Im Anschluss wird in der Betroffenenperspektive problematisiert, wie schwer es ist, bei Entscheidungsträger:innen Verständnis zu generieren („Die wollen damit nix tuan haben schwierig schwierig schwierig“). Die schwierige Verständnisgenerierung wird in einem Zusammenhang mit der fehlenden Bereitschaft zur Finanzierung eines flächendeckenden Psychotherapieangebotes als Krankenbehandlung und langen Wartezeiten gesehen. Die Betroffenenvertretung ist in diesem Kontext auf einzelne informelle Bekanntschaften mit Entscheidungsträger:innen angewiesen, die vertrauensvoll und „empfänglich für die Belange“ sind, was kleine Erfolge und Handlungsmöglichkeiten schaffen kann. „Durch den Kontakt mit (…) [einer Politikerin] ist es gegangen aber und da war nicht viel drinnen aber man konnt ein bissl jonglieren und kleine Wege finden ja aber ohne des, ohne kennen und vertrauen, da gibt’s nix“.

···

Zur Aufgabe -> Schreib alle Stellen aus dem Text über die Betroffenenvertretung heraus, die in Anführungszeichen stehen. Die Datensätze sind eigenständiges Material und gehören nicht zum Text über die Betroffenenvertretung.

Quelldatensätze:
···

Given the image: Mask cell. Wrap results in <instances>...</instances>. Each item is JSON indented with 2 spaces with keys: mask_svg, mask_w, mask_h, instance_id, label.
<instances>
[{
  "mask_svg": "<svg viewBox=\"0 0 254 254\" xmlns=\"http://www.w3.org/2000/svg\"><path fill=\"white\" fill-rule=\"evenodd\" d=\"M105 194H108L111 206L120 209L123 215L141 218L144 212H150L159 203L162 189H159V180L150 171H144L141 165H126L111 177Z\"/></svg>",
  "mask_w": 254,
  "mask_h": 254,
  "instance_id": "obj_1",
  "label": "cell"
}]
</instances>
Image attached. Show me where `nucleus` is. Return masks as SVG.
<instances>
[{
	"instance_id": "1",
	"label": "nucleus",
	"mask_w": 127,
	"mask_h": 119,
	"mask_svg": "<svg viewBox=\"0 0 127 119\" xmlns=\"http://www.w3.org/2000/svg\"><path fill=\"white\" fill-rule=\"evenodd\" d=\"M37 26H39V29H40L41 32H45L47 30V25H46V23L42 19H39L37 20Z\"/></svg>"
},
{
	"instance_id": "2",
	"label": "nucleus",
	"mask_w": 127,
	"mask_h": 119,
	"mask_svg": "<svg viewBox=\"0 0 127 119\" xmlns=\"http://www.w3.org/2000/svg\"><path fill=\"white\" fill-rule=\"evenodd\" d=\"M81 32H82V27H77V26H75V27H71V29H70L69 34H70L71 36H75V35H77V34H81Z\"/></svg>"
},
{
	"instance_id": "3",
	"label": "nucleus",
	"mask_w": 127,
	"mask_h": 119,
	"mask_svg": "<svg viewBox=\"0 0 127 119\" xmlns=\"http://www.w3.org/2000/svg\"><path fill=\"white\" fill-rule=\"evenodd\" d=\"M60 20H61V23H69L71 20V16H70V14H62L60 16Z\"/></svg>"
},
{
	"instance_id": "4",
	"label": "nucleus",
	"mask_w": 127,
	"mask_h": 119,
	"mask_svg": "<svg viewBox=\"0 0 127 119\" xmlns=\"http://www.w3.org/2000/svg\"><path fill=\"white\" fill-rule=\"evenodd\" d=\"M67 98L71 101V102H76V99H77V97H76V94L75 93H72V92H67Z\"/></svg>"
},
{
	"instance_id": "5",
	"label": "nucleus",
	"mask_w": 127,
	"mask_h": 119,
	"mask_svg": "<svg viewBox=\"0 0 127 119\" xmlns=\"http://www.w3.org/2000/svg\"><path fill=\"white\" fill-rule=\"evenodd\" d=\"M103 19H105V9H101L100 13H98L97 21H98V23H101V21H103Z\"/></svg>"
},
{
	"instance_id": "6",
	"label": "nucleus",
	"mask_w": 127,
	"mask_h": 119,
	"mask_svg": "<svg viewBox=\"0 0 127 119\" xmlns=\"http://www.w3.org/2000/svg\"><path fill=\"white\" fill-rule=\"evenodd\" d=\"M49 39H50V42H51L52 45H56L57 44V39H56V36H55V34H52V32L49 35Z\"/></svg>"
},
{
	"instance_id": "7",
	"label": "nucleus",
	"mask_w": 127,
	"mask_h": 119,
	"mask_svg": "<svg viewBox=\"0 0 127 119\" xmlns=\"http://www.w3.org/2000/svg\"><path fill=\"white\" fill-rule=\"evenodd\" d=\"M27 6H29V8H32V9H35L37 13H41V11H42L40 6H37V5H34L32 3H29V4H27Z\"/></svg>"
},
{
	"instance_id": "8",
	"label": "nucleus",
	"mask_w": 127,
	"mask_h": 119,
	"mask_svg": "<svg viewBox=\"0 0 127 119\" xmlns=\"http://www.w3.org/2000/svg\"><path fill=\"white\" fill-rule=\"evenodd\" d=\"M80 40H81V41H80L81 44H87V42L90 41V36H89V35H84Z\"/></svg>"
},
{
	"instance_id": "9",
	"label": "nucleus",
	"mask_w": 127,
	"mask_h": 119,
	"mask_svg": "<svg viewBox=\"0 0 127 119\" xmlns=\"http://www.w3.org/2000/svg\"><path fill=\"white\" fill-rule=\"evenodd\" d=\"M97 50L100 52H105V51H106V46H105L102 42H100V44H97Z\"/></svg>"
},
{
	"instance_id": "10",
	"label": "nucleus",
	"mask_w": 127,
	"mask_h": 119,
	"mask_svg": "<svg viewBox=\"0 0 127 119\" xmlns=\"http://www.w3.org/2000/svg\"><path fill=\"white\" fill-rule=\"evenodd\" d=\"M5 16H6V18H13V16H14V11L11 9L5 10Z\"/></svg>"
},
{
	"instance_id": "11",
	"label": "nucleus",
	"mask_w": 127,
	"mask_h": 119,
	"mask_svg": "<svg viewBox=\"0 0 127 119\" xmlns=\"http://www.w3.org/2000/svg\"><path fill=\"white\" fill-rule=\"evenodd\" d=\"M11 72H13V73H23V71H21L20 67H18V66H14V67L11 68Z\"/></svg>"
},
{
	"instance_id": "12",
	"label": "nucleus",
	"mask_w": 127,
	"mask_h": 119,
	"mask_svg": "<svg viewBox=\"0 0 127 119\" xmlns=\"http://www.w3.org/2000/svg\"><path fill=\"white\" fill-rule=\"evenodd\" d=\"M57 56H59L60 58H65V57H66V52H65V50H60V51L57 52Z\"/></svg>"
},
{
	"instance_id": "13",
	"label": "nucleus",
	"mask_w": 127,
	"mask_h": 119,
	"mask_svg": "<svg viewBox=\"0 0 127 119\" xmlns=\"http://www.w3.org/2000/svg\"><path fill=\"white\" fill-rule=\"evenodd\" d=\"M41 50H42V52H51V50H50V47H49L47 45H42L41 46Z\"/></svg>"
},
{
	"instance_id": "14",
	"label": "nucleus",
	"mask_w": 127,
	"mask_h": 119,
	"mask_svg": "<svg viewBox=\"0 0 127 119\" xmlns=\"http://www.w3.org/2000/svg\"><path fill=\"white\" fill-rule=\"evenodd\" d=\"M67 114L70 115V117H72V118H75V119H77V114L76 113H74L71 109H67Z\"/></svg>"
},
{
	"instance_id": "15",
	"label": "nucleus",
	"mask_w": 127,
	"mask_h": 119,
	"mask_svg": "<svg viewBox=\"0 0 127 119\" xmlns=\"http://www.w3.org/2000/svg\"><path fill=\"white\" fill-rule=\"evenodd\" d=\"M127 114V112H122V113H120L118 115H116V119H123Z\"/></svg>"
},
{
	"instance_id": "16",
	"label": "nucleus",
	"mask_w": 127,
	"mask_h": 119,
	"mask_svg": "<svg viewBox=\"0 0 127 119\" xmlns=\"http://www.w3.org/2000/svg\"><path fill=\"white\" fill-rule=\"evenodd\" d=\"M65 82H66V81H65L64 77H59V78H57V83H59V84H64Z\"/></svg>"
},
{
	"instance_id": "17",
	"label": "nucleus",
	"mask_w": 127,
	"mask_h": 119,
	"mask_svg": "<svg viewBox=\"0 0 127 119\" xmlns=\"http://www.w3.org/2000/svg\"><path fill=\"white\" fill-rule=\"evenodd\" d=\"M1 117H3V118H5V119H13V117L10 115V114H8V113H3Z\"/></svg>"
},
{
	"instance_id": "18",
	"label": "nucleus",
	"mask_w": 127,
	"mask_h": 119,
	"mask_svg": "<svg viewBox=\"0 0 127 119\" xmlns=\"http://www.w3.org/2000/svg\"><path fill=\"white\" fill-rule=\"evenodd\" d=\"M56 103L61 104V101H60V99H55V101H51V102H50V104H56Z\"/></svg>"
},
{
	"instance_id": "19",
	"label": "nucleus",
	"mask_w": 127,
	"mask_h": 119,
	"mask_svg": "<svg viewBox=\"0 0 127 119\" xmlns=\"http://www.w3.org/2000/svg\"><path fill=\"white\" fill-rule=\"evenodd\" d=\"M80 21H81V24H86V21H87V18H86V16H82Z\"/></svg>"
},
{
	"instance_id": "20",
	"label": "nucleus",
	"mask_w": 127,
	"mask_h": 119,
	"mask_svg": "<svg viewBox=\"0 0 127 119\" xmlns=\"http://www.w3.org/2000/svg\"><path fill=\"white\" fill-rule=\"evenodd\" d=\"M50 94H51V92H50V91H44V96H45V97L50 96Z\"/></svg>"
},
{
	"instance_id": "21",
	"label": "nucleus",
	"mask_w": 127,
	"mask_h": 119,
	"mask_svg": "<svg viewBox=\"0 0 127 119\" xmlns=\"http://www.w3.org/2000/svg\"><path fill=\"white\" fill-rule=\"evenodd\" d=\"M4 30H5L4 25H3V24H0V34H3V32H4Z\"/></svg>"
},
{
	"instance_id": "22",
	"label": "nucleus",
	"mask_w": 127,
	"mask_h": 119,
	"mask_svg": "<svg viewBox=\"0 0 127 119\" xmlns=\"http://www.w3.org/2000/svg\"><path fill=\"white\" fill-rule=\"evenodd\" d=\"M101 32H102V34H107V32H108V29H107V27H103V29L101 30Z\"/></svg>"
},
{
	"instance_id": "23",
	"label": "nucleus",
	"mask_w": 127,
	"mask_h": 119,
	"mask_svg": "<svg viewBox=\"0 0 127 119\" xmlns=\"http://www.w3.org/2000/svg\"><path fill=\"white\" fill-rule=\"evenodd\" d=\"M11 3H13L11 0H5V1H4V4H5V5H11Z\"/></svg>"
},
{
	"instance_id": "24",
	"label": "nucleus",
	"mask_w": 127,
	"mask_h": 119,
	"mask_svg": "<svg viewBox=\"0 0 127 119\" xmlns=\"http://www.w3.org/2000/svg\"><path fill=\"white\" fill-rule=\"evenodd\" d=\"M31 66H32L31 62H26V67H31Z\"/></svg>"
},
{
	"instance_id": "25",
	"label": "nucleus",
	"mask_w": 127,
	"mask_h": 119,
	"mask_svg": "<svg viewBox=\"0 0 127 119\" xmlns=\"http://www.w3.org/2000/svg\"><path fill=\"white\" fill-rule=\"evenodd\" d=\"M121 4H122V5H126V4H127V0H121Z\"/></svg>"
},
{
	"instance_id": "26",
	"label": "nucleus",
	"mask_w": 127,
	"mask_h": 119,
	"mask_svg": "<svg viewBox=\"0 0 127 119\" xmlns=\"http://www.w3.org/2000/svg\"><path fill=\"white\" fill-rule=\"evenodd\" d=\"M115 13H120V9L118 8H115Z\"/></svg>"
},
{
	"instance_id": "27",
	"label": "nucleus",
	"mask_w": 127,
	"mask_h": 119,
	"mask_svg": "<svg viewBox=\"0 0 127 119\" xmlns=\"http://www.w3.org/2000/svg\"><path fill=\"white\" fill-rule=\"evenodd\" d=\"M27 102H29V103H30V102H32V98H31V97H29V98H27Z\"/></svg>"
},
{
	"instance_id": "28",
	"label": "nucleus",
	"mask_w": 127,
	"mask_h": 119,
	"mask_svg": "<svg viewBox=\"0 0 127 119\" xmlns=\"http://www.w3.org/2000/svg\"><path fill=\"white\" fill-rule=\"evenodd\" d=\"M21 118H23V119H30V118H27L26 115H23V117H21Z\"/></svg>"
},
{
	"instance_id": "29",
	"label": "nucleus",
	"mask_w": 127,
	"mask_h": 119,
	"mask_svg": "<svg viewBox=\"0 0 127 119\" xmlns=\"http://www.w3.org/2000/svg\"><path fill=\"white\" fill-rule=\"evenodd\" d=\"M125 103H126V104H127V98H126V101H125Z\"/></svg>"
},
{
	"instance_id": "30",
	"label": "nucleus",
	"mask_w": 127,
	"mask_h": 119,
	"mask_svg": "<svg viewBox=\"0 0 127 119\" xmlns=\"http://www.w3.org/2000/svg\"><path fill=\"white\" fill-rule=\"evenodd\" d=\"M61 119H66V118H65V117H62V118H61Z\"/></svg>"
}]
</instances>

···

Antwort ->
- „Die wollen damit nix tuan haben schwierig schwierig schwierig“
- „empfänglich für die Belange“
- „Durch den Kontakt mit (…) [einer Politikerin] ist es gegangen aber und da war nicht viel drinnen aber man konnt ein bissl jonglieren und kleine Wege finden ja aber ohne des, ohne kennen und vertrauen, da gibt’s nix“